The following are the TED Talks based pn your tag: 

------------------------------------------------------------
Title :  Climate action needs new frontline leadership
Author:  Ozawa Bineshi Albert
Date  :  December 2021
Views :  404000
Likes :  12000
link  :  https://ted.com/talks/ozawa_bineshi_albert_climate_action_needs_new_frontline_leadership
------------------------------------------------------------
Title :  Why is China appointing judges to combat climate change?
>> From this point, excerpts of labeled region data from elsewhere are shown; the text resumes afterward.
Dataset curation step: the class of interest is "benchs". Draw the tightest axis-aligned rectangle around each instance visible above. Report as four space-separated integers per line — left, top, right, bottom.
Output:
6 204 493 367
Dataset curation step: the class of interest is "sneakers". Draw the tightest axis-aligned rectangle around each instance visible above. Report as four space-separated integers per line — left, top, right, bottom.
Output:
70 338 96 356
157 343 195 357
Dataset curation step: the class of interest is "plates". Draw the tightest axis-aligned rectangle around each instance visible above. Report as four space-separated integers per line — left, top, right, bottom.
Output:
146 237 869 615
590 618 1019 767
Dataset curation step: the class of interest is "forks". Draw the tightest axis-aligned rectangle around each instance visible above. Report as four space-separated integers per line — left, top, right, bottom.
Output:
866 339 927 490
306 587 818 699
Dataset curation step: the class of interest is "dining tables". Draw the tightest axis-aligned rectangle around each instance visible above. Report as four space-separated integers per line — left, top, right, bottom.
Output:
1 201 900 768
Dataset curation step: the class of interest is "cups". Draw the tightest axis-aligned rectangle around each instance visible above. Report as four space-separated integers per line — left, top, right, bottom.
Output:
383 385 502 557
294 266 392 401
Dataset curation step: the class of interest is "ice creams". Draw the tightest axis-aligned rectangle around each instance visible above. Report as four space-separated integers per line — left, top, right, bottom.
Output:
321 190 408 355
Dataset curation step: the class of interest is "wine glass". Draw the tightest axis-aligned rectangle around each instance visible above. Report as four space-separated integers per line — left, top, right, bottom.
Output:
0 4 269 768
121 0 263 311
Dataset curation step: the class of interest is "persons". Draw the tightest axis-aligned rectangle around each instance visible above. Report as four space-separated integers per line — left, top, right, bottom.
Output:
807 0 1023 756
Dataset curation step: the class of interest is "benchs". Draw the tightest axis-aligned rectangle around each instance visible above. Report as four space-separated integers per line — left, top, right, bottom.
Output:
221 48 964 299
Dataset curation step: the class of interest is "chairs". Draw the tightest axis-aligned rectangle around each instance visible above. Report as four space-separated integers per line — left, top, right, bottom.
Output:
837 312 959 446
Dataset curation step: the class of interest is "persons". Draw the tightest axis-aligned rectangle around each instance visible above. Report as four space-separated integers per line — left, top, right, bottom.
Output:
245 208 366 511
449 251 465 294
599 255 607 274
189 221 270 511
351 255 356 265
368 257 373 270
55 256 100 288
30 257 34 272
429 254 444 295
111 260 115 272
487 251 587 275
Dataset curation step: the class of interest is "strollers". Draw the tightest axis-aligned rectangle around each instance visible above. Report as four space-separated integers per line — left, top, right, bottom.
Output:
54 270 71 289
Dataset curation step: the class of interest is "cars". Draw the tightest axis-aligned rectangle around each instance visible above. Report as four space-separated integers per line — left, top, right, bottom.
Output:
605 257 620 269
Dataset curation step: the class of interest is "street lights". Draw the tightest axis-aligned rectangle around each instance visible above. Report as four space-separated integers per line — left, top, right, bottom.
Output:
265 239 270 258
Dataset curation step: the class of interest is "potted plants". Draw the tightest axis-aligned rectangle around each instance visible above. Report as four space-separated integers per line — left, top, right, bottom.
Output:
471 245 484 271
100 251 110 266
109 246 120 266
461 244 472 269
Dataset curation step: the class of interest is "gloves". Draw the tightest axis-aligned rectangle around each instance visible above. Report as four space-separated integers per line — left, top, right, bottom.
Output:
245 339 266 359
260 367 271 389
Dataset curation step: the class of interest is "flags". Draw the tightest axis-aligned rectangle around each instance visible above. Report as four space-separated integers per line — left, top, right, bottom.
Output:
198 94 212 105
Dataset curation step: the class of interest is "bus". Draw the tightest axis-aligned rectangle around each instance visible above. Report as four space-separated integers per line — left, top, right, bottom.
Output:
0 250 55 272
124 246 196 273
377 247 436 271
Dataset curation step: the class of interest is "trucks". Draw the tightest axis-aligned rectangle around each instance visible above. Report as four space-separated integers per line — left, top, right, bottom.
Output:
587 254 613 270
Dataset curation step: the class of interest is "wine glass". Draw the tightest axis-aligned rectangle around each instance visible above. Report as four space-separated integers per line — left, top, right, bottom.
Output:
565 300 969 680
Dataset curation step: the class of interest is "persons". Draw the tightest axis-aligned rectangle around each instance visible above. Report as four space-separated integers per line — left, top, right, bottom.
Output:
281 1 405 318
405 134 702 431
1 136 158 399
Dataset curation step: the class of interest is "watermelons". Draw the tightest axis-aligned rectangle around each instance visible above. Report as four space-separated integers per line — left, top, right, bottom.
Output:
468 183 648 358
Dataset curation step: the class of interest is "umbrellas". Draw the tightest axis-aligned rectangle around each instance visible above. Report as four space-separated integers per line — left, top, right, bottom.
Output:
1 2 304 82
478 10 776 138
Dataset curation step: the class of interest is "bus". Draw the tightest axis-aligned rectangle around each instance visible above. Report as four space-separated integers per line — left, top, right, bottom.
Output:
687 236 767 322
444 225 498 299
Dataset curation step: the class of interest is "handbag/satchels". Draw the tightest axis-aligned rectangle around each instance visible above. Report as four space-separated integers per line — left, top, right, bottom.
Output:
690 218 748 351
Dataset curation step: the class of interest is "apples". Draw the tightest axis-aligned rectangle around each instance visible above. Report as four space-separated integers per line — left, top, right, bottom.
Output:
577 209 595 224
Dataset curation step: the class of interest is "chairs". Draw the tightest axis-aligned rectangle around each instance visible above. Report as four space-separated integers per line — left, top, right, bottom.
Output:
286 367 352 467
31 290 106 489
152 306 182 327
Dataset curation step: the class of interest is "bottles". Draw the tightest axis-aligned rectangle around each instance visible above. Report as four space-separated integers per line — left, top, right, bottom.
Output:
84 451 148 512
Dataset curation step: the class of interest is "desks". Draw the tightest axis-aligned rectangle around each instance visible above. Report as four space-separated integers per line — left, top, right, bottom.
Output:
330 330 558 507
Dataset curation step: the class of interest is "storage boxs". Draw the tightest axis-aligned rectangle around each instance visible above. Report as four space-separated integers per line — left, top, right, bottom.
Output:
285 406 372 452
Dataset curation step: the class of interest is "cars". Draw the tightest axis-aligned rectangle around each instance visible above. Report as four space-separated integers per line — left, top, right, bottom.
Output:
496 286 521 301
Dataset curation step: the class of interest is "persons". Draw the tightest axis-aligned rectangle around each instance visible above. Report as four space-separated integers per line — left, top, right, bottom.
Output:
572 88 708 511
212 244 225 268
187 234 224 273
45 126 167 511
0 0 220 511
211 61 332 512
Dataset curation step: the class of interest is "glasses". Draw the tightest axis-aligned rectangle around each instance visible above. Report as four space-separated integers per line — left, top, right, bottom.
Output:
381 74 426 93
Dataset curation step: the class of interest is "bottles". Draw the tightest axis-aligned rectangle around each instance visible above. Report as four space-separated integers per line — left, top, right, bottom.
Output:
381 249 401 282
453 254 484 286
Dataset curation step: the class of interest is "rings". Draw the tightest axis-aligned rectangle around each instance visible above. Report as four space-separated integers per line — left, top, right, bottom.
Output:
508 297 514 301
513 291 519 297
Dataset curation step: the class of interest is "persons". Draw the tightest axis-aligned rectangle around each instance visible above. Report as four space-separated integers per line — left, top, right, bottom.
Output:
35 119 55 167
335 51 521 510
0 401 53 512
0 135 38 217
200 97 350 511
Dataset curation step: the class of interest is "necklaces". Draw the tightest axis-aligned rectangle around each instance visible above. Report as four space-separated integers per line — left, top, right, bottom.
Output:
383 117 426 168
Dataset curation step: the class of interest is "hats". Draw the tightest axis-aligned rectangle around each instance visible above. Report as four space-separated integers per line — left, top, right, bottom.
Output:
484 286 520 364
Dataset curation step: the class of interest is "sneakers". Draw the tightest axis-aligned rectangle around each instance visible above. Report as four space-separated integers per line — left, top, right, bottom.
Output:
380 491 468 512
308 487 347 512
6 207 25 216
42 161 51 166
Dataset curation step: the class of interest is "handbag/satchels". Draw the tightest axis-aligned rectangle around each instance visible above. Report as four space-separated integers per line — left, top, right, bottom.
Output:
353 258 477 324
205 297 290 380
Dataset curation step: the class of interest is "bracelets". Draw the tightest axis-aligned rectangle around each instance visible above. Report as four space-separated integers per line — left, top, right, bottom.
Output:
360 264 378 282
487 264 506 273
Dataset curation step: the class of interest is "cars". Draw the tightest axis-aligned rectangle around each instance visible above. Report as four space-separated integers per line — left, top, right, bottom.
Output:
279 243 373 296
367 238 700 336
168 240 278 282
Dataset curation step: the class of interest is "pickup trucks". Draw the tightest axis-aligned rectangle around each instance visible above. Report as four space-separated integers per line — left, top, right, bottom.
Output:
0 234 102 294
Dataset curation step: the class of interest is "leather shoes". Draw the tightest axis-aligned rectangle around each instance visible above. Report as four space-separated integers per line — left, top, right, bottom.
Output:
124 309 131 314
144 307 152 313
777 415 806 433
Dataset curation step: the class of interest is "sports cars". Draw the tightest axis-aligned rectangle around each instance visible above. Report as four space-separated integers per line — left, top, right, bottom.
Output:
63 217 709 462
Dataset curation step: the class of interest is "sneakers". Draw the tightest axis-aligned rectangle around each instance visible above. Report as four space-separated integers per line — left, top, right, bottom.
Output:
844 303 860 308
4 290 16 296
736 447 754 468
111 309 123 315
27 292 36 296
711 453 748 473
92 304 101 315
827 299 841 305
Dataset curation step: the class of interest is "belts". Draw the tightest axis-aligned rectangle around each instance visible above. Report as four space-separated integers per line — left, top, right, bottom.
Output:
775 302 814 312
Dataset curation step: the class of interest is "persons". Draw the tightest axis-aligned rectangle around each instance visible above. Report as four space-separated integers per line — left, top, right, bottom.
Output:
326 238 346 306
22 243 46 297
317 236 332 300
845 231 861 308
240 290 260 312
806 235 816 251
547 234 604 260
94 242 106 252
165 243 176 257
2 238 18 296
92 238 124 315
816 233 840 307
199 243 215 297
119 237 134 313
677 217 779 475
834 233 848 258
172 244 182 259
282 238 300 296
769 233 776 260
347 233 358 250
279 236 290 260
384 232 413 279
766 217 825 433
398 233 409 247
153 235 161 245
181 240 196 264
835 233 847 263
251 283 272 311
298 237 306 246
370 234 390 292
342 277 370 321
Author:  James K. Thornton
Date  :  October 2021
Views :  427000
Likes :  12000
link  :  https://ted.com/talks/james_k_thornton_why_is_china_appointing_judges_to_combat_climate_change
------------------------------------------------------------
Title :  The ocean's ingenious climate solutions
Author:  Susan Ruffo
Date  :  October 2021
Views :  522000
Likes :  15000
link  :  https://ted.com/talks/susan_ruffo_the_ocean_s_ingenious_climate_solutions
-------------------------------------------------

This concludes this analysis project.